La virtualizzazione dei sistemi operativi – Capitolo 2.2

ESX Server virtualizza CPU, memoria, dischi e rete. Di seguito si descrivono i metodi di virtualizzazione di ciascuna risorsa.

2.2.1 Virtualizzazione della CPU

Il virtual machine monitor (vmm) presenta a ciascuna macchina virtuale la propria CPU, o il proprio set di CPU, che da ora in avanti chiameremo CPU virtuale per distinguerla dalla CPU fisica dell’host. La CPU virtuale è una vera e propria CPU, dotata di registri e control set che riproduce la CPU fisica presente sull’host.

Per capire il funzionamento del vmm può essere utile riprendere alcuni concetti di come opera l’architettura IA32.
Nella IA32 esiste un meccanismo di protezione che prevede quattro livelli di privilegio. Questi livelli vengono denominati ring e sono numerati da 0 a 3.

I protection ring dell’architettura IA32

Fig. 2.2: I protection ring dell’architettura IA32

La classificazione riportata nella figura 2.2 risponde alle richieste architetturali di Intel. Tuttavia nella pratica i componenti del sistema operativo, compresi servizi e device driver, sono eseguiti nel ring 0 e le applicazioni nel ring 3.
I ring 1 e 2 generalmente non sono utilizzati. Mi risulta che gli unici sistemi operativi che facevano uso dei ring 1 e 2 fossero OS/2 e Novell.

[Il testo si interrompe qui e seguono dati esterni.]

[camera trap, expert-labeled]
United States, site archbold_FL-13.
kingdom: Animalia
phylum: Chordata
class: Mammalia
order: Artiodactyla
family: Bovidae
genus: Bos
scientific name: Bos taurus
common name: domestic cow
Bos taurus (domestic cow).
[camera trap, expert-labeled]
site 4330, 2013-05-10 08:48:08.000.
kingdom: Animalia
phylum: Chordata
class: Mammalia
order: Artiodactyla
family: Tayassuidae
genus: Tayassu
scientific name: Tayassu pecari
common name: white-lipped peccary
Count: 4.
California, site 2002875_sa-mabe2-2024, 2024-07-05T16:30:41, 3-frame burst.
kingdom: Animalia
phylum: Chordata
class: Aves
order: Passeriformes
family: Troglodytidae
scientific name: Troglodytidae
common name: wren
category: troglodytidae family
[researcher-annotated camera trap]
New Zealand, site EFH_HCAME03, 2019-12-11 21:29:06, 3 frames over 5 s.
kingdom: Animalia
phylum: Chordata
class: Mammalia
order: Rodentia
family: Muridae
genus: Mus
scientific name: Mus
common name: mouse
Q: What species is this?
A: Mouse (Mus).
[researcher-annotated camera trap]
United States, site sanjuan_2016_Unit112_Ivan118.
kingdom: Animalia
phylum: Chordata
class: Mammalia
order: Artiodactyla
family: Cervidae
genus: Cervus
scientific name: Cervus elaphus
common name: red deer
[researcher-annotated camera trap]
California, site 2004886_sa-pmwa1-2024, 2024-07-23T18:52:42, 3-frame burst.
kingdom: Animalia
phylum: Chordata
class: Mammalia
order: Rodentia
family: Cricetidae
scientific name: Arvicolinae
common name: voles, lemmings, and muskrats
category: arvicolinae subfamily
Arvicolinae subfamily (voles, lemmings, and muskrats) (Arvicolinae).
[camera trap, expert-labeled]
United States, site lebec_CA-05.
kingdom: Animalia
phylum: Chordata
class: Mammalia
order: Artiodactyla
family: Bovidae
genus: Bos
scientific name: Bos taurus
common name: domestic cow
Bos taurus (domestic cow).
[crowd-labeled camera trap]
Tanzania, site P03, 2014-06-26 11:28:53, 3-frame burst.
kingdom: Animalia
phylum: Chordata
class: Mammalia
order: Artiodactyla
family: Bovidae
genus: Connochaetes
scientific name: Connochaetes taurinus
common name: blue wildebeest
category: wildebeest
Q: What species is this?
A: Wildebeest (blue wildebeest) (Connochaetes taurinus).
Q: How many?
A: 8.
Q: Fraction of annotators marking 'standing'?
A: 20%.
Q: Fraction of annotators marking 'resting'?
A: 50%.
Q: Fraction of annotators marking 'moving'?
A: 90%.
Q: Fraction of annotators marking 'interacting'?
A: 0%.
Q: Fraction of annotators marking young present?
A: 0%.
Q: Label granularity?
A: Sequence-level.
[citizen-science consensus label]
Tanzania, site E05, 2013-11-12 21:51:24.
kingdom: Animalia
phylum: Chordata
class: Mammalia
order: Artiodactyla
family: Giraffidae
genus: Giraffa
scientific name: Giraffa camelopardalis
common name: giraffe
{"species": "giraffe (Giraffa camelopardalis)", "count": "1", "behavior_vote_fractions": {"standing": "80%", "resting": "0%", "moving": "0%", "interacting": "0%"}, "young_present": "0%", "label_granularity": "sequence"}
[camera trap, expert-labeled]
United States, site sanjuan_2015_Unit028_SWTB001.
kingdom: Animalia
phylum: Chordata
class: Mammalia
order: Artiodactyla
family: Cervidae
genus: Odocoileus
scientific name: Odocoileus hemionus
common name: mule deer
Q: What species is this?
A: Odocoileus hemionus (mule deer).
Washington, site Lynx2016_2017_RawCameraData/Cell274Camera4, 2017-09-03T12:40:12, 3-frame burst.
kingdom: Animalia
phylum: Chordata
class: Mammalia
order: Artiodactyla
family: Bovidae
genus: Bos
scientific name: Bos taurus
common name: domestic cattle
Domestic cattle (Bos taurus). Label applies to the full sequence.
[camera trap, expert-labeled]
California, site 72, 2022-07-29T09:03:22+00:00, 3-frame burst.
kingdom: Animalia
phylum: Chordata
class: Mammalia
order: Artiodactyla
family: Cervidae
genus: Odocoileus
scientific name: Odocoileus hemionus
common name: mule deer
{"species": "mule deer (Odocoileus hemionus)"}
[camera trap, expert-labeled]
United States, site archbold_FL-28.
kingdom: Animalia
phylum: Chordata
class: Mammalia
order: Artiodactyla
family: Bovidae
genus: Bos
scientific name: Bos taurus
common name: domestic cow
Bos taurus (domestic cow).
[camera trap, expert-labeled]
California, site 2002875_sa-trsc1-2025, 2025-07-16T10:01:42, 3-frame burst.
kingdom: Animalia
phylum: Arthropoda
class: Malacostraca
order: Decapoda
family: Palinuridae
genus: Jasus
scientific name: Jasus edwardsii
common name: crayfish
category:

Nell’ambiente virtualizzato con VMware ESX il ring 0 è riservato al vmkernel dato che alcune istruzioni privilegiate possono essere invocate solo dal suo interno, mentre il sistema operativo guest è spostato su ring 1, tecnica denominata De-privileging.

Se la macchina virtuale tenta di eseguire un’istruzione privilegiata, viene invocata una trap e viene presa in carico dal vmm che la gestisce nel modo opportuno. Tuttavia l’approccio di gestione della trap non è sufficiente a risolvere tutti i casi, dato che nell’architettura IA32 ci sono delle istruzioni che possono essere lanciate da ring meno privilegiati che accedono direttamente ai registri della CPU senza sollevare trap. Queste istruzioni “pericolose” generano un grosso overhead di elaborazione per il vmm che utilizza una tecnica di traduzione chiamata binary translation. Essa consiste nel sostituire l’istruzione invocata dal sistema operativa guest con un’altra semanticamente equivalente.

In contrasto, le istruzioni che non creano alcuna controindicazione e possono essere eseguite dal vmm direttamente sul processore fisico. Questa tecnica, detta direct execution , crea un overhead minimo garantendo performance della macchina virtuale quasi uguali sistema operativo installato sulla macchina fisica (native performance).

Fortunatamente nella maggioranza dei casi le istruzione non privilegiate e il codice applicativo vengono eseguite in modalità direct execution garantendo alla macchina virtuale ottime performance. (vedi Appendice)

È importante sottolineare che la tecnica del direct execution impone il limite di portabilità “a caldo” delle macchine virtuali tra host fisici che condividono lo stesso instruction set. È impossibile ad esempio garantire la migrazione di una macchina virtuale creata per una ambiente con processore Intel su un ambiente con processore AMD.